Dall'autrice di “L’istinto di una donna” e “Splendido come il sole di Tulum”, una commedia brillante e audace, magica e appassionata, e sorprendentemente divertente. Com’è l’amore quando è quello vero.


                       


"
D’un tratto sentì una macchina inchiodare e fare retromarcia in maniera folle. Si voltò e per poco quella non la investì. Saltò quasi oltre il guardrail e strabuzzò gli occhi. Se nella macchina c’era qualcuno intenzionato ad aiutarla, non stava facendo un ottimo lavoro. Deglutì, improvvisamente spaventata. E se si fosse trattato di un serial killer? Si portò una mano alla bocca, il cuore a tremila.
            «Ma sei normale? Dov’è che vai in mezzo alla strada? Hai deciso che vuoi morire proprio oggi?» la apostrofò una voce fin troppo familiare. Il cuore le fece una capriola in petto, ma ignorò quel salto da acrobata e si inviperì.
            «E tu hai deciso di finire il lavoro che non ho portato ancora a termine? Cos’è, volevi mettermi sotto, per caso?» gli urlò contro, rossa in volto.

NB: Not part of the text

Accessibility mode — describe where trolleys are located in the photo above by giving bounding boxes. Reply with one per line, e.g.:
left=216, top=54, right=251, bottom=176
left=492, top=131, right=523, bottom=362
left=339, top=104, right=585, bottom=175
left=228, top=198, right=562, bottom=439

            «Mi è scappato il volante» tentennò Simone. «Ti ho vista all’ultimo momento e ho inchiodato. In ogni caso, che stai facendo?» tornò a chiederle riacquistando il suo cipiglio battagliero. Bea dovette ammettere che non lo ricordava così bello. Lo vide accostare, scendere dall’auto e fare il giro per andarle incontro. Era vestito tutto di scuro, fatta eccezione per una sciarpa, che sembrava meravigliosamente calda e morbida, grigio chiaro. Un modello, se non fosse stato per l’altezza non proprio statuaria."